* Exercise aim *
Where the word "eyepiece" shows up in a line below, that line is counted. State how many lines are counted, without any other words.

* Records from a data source *
◆ ◆ ◆ ◆
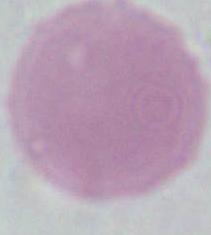
Micrograph. 1000x magnification. An erythrocyte is seen.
Assess for malaria.
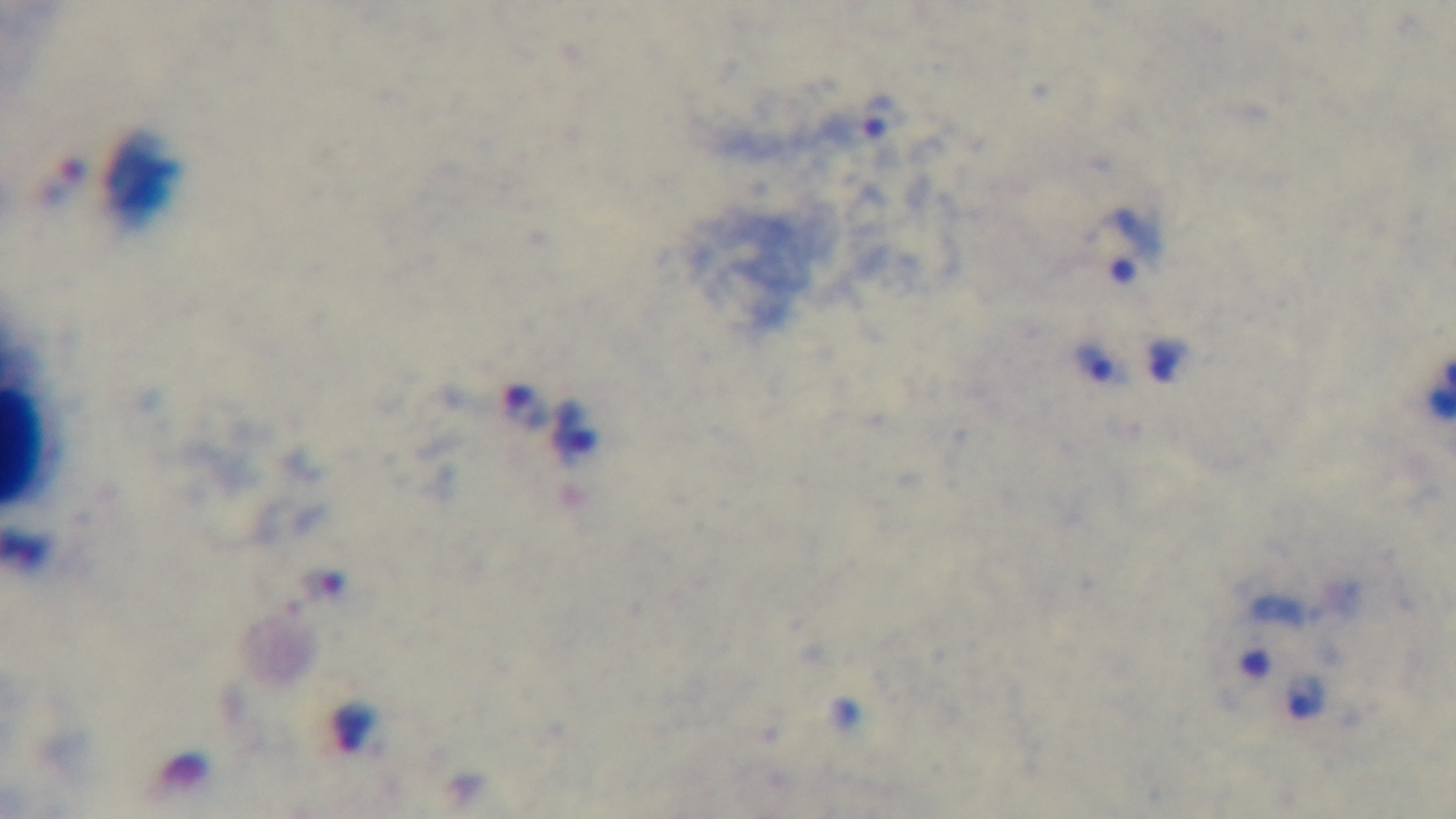
Infected.

Summary:
  - Capture: mounted 4K digital camera
  - Preparation: thick blood film
  - Stain: Giemsa
  - Modality: light microscopy
  - Objective: 100x oil immersion
  - Field of view: one from the slide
Assess this cell for malaria.
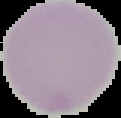
Uninfected.

Summary:
  - Image size: 121×118 pixels
  - Preparation: thin blood film
  - Image type: segmented cell region with the area outside set to black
Assess this cell for malaria.
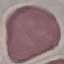

Uninfected.

Acquired by smartphone through the microscope eyepiece. Automatically extracted cell patch, resized to 64 × 64 pixels. Thin smear of blood. Giemsa-stained preparation.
Report the malaria status of this cell.
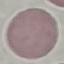
It is uninfected.

Cell patch, automatically extracted from a larger field of view and resized to 64 × 64 pixels. Thin blood film. Acquired by smartphone through the microscope eyepiece. Giemsa-stained preparation.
State the blood parasite species.
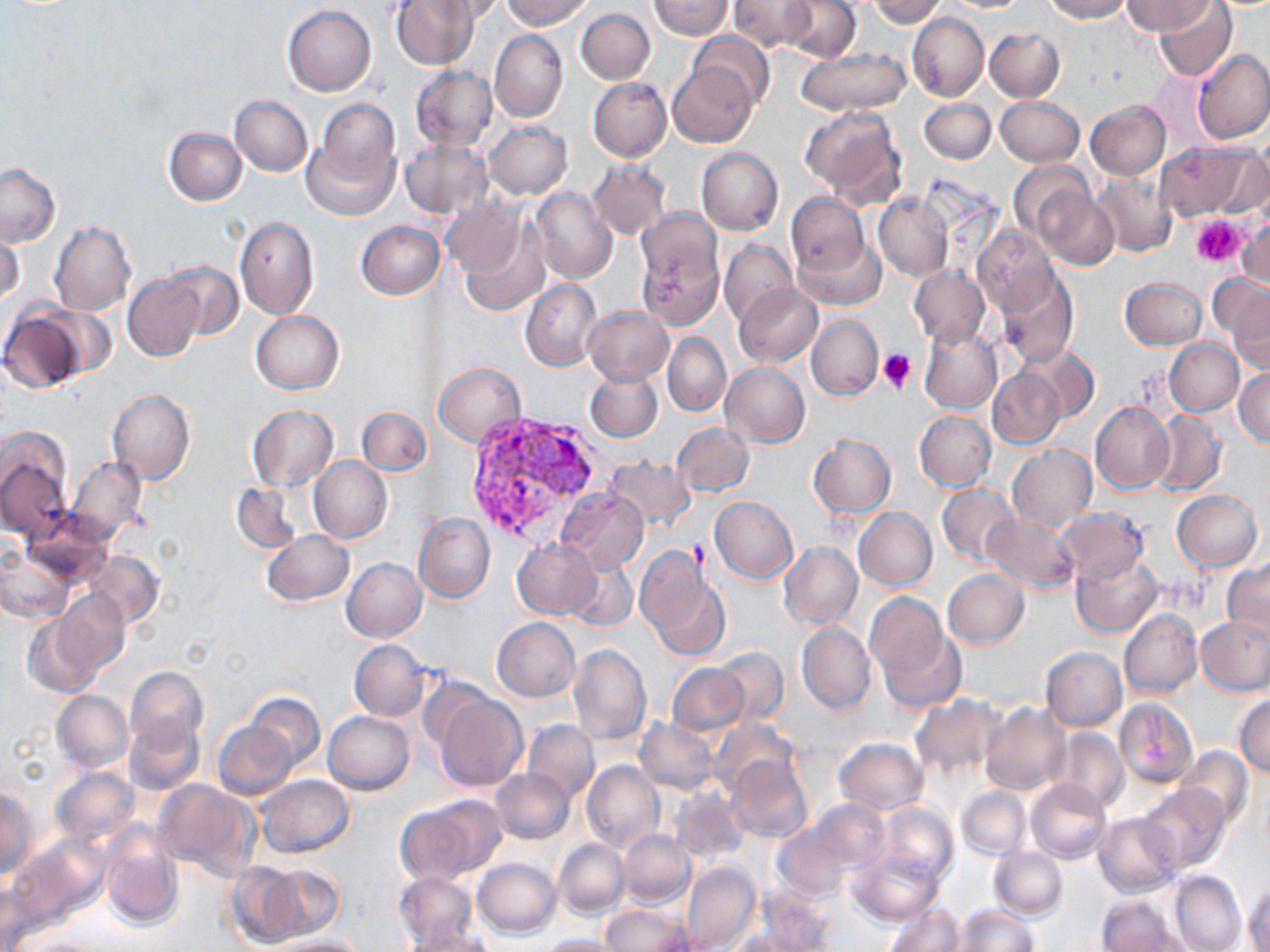
Plasmodium vivax.

Approximate bounding boxes as [x1, y1, x2, y2] in pixels. Uninfected red blood cell locations: [391, 0, 480, 70], [432, 0, 507, 22], [502, 0, 593, 29], [650, 0, 733, 40], [780, 0, 862, 62], [868, 0, 946, 26], [1043, 0, 1129, 22], [1123, 0, 1213, 35], [1154, 0, 1236, 81], [728, 1, 815, 51], [282, 5, 377, 96], [575, 7, 655, 85], [907, 13, 988, 102], [984, 29, 1065, 102], [488, 30, 567, 122], [688, 31, 774, 110], [795, 47, 911, 117], [1193, 50, 1270, 145], [668, 61, 758, 148], [409, 66, 496, 153], [587, 78, 671, 161], [230, 95, 313, 176], [994, 97, 1084, 168], [919, 99, 996, 164], [1086, 100, 1171, 181], [303, 101, 403, 221], [797, 107, 907, 203], [484, 121, 572, 199], [164, 127, 247, 206], [399, 141, 490, 217], [1203, 143, 1270, 220], [1155, 144, 1249, 222], [695, 148, 783, 237], [588, 161, 671, 240], [1008, 161, 1095, 239], [0, 164, 61, 248], [1091, 173, 1179, 258], [1035, 186, 1121, 269], [528, 188, 617, 283], [873, 194, 952, 282], [785, 195, 869, 276], [441, 196, 527, 281], [632, 213, 726, 327], [234, 216, 319, 319], [1235, 219, 1269, 291], [355, 221, 442, 300], [49, 222, 137, 316], [456, 224, 551, 318], [1, 225, 24, 307], [972, 228, 1056, 316], [794, 234, 884, 309], [718, 240, 796, 325], [162, 261, 243, 342], [909, 267, 989, 348], [997, 268, 1079, 366], [122, 275, 203, 362], [1120, 277, 1208, 350], [520, 279, 603, 371], [1224, 282, 1269, 371], [734, 283, 822, 368], [0, 306, 94, 393], [583, 306, 673, 385], [251, 311, 343, 394], [806, 316, 882, 399], [918, 327, 1002, 414], [662, 333, 731, 417], [1164, 338, 1243, 416], [1019, 346, 1099, 424], [435, 363, 525, 448], [721, 363, 810, 449], [1234, 369, 1269, 445], [584, 371, 662, 442], [988, 371, 1063, 450], [106, 390, 195, 484], [1089, 402, 1174, 494], [246, 405, 337, 492], [356, 406, 430, 475], [914, 411, 996, 491], [1145, 411, 1226, 498], [671, 422, 753, 497], [0, 432, 72, 541], [807, 434, 895, 517], [1007, 445, 1096, 530], [605, 455, 695, 530], [66, 456, 148, 542], [309, 456, 393, 543], [230, 483, 302, 554], [937, 484, 1019, 564], [554, 488, 648, 574], [1171, 490, 1261, 571], [709, 497, 799, 583], [852, 508, 937, 591], [1055, 508, 1147, 583], [413, 514, 494, 604], [983, 514, 1079, 592], [261, 529, 354, 607], [512, 538, 602, 619], [778, 543, 862, 630], [637, 547, 729, 660], [0, 548, 75, 621], [83, 549, 164, 628], [1070, 552, 1163, 637], [341, 558, 427, 643], [564, 558, 638, 631], [1222, 561, 1269, 643], [942, 569, 1029, 647], [55, 589, 128, 676], [865, 593, 948, 686], [1119, 608, 1202, 697], [21, 613, 102, 698], [1196, 617, 1270, 695], [491, 618, 580, 702], [797, 623, 876, 715], [877, 626, 966, 713], [350, 640, 429, 721], [568, 642, 651, 745], [713, 647, 789, 724], [1040, 647, 1127, 731], [666, 663, 749, 736], [124, 665, 208, 753], [51, 690, 133, 773], [245, 691, 324, 771], [430, 691, 528, 792], [909, 693, 1006, 780], [1232, 694, 1270, 776], [1113, 697, 1198, 789], [980, 703, 1070, 795], [324, 711, 414, 793], [124, 713, 203, 795], [708, 718, 800, 796], [522, 719, 598, 803], [636, 719, 717, 794], [213, 721, 299, 800], [1048, 727, 1128, 811], [835, 737, 928, 815], [1177, 747, 1254, 828], [727, 755, 814, 842], [581, 760, 663, 852], [50, 766, 142, 849], [490, 768, 574, 844], [256, 774, 354, 859], [1026, 778, 1112, 864], [155, 779, 258, 880], [1139, 783, 1232, 874], [671, 785, 749, 863], [956, 787, 1030, 858], [0, 788, 37, 879], [398, 798, 502, 883], [809, 798, 890, 872], [877, 803, 958, 882], [1094, 812, 1183, 896], [100, 821, 184, 930], [772, 823, 855, 900], [618, 830, 694, 906], [12, 833, 110, 927], [553, 837, 628, 916], [988, 846, 1068, 920], [850, 850, 944, 924], [472, 858, 560, 938], [226, 861, 310, 945], [681, 861, 761, 952], [255, 862, 344, 942], [394, 871, 478, 948], [1169, 871, 1246, 952], [1244, 884, 1270, 952], [747, 889, 839, 951], [1096, 896, 1183, 951], [885, 902, 964, 952], [602, 903, 691, 952], [953, 904, 1038, 952], [725, 929, 820, 952], [402, 930, 496, 952], [540, 933, 626, 952], [21, 935, 106, 952], [266, 935, 366, 952]. Platelet locations: [1189, 213, 1247, 267], [878, 350, 917, 393]. Plasmodium vivax-infected red blood cell locations: [475, 412, 600, 520]. Captured at 1000x magnification. Light microscopy. Image is 1270×952 pixels. Single field of view. Thin blood smear. May-Grünwald-Giemsa stain.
◆ ◆ ◆ ◆
* Reply *
2